Ukraine signs deal with Westinghouse to end Russian nuclear fuel needs

·1-min read

KYIV (Reuters) - Ukraine has signed a deal for the U.S. nuclear power company Westinghouse to supply fuel to all of its atomic power stations in an effort to end the country's reliance on Russian supplies, Ukraine's state nuclear company said on Friday.

The agreement also increases the number of new nuclear units Westinghouse will build to nine from an earlier five, and the company will establish an engineering centre in the country.

Ukraine has four working nuclear power stations, the largest of which, in Zaporizhzhia, fell under Russian control days after the Russian invasion began in February but is still operated by Ukrainian technicians.

Building on earlier agreements, the deal with Westinghouse stipulates that the company will supply fuel to all of Ukraine's atomic plants.

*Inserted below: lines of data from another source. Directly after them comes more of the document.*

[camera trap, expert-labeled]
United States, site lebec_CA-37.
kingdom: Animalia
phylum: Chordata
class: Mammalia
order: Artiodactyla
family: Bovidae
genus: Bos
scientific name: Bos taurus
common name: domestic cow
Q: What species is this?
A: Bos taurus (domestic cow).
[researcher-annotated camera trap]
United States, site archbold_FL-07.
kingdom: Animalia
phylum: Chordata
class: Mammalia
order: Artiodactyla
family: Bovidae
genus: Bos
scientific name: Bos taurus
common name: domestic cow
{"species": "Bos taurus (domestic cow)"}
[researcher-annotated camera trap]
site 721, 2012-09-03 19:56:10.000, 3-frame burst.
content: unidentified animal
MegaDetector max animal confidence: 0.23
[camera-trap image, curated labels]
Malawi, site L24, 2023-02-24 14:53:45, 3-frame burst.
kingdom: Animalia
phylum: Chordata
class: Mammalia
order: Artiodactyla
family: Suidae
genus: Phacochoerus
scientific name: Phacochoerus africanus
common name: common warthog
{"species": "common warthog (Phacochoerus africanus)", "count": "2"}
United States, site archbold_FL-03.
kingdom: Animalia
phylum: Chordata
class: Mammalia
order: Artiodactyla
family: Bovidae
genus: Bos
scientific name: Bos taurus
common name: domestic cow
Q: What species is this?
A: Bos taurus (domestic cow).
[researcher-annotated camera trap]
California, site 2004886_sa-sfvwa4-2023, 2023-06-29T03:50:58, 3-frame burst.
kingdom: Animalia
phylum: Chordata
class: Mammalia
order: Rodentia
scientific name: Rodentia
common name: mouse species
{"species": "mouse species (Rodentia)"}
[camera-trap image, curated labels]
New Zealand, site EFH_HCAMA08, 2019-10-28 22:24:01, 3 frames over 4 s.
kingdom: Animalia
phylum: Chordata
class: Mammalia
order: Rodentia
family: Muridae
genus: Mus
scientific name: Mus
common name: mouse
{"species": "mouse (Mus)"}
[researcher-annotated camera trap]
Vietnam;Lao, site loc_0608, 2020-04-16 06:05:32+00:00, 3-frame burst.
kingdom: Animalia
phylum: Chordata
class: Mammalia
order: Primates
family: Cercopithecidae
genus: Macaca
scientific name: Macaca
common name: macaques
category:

Nuclear power covers around a half of all Ukrainian electricity needs and the energy minister said that in future Ukraine could also be a supplier of electricity to western Europe.

"We will modernise our fleet of nuclear power units, which will produce clean, safe and reliable energy without any Russian influence," Energy Minister Herman Halushchenko said, according to a statement by the state atomic energy company Energoatom.

Energoatom on Thursday denied a report that it might shut down the Zaporizhzhia plant if Kyiv loses control of operations at the site.

Ukraine has repeatedly raised safety concerns about the plant since Russia's invasion began on Feb. 24. On Friday, it warned that it was running out of spare parts.